(Extracted page text data)
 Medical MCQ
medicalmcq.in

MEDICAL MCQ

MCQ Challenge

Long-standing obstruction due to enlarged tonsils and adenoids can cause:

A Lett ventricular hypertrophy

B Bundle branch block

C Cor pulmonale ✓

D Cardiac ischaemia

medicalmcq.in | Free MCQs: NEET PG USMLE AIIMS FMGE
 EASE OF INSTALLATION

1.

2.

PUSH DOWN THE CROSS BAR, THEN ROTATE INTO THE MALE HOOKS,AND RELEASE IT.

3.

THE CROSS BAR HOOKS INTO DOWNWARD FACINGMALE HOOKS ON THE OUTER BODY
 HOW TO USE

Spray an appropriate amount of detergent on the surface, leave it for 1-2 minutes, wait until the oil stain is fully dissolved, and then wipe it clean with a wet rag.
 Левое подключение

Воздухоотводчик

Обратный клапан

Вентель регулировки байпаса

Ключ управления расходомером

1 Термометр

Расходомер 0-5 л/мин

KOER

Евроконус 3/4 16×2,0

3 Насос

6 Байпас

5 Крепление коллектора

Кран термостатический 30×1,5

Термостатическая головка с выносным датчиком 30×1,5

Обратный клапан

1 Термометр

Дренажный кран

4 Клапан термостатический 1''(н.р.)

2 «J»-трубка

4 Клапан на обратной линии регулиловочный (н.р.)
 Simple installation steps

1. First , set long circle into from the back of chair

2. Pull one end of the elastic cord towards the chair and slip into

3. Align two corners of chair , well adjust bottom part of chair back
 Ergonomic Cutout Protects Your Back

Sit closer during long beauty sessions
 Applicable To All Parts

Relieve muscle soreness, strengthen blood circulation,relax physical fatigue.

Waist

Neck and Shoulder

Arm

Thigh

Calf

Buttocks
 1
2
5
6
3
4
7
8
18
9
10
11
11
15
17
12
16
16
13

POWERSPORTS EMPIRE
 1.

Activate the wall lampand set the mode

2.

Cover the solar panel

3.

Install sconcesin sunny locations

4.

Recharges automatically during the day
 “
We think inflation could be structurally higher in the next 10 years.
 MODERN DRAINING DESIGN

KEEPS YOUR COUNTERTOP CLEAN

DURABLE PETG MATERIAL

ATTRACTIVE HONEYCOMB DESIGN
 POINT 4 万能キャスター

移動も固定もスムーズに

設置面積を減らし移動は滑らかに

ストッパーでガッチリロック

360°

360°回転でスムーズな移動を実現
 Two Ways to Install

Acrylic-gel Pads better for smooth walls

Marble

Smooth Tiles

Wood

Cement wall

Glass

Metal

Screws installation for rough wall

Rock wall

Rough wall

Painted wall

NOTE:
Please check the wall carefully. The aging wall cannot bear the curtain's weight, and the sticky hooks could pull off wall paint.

Task instructions
The records above must be retyped in full, exactly.

Response to this task
 Medical MCQ
medicalmcq.in

MEDICAL MCQ

MCQ Challenge

Long-standing obstruction due to enlarged tonsils and adenoids can cause:

A Lett ventricular hypertrophy

B Bundle branch block

C Cor pulmonale ✓

D Cardiac ischaemia

medicalmcq.in | Free MCQs: NEET PG USMLE AIIMS FMGE
 EASE OF INSTALLATION

1.

2.

PUSH DOWN THE CROSS BAR, THEN ROTATE INTO THE MALE HOOKS,AND RELEASE IT.

3.

THE CROSS BAR HOOKS INTO DOWNWARD FACINGMALE HOOKS ON THE OUTER BODY
 HOW TO USE

Spray an appropriate amount of detergent on the surface, leave it for 1-2 minutes, wait until the oil stain is fully dissolved, and then wipe it clean with a wet rag.
 Левое подключение

Воздухоотводчик

Обратный клапан

Вентель регулировки байпаса

Ключ управления расходомером

1 Термометр

Расходомер 0-5 л/мин

KOER

Евроконус 3/4 16×2,0

3 Насос

6 Байпас

5 Крепление коллектора

Кран термостатический 30×1,5

Термостатическая головка с выносным датчиком 30×1,5

Обратный клапан

1 Термометр

Дренажный кран

4 Клапан термостатический 1''(н.р.)

2 «J»-трубка

4 Клапан на обратной линии регулиловочный (н.р.)
 Simple installation steps

1. First , set long circle into from the back of chair

2. Pull one end of the elastic cord towards the chair and slip into

3. Align two corners of chair , well adjust bottom part of chair back
 Ergonomic Cutout Protects Your Back

Sit closer during long beauty sessions
 Applicable To All Parts

Relieve muscle soreness, strengthen blood circulation,relax physical fatigue.

Waist

Neck and Shoulder

Arm

Thigh

Calf

Buttocks
 1
2
5
6
3
4
7
8
18
9
10
11
11
15
17
12
16
16
13

POWERSPORTS EMPIRE
 1.

Activate the wall lampand set the mode

2.

Cover the solar panel

3.

Install sconcesin sunny locations

4.

Recharges automatically during the day
 “
We think inflation could be structurally higher in the next 10 years.
 MODERN DRAINING DESIGN

KEEPS YOUR COUNTERTOP CLEAN

DURABLE PETG MATERIAL

ATTRACTIVE HONEYCOMB DESIGN
 POINT 4 万能キャスター

移動も固定もスムーズに

設置面積を減らし移動は滑らかに

ストッパーでガッチリロック

360°

360°回転でスムーズな移動を実現
 Two Ways to Install

Acrylic-gel Pads better for smooth walls

Marble

Smooth Tiles

Wood

Cement wall

Glass

Metal

Screws installation for rough wall

Rock wall

Rough wall

Painted wall

NOTE:
Please check the wall carefully. The aging wall cannot bear the curtain's weight, and the sticky hooks could pull off wall paint.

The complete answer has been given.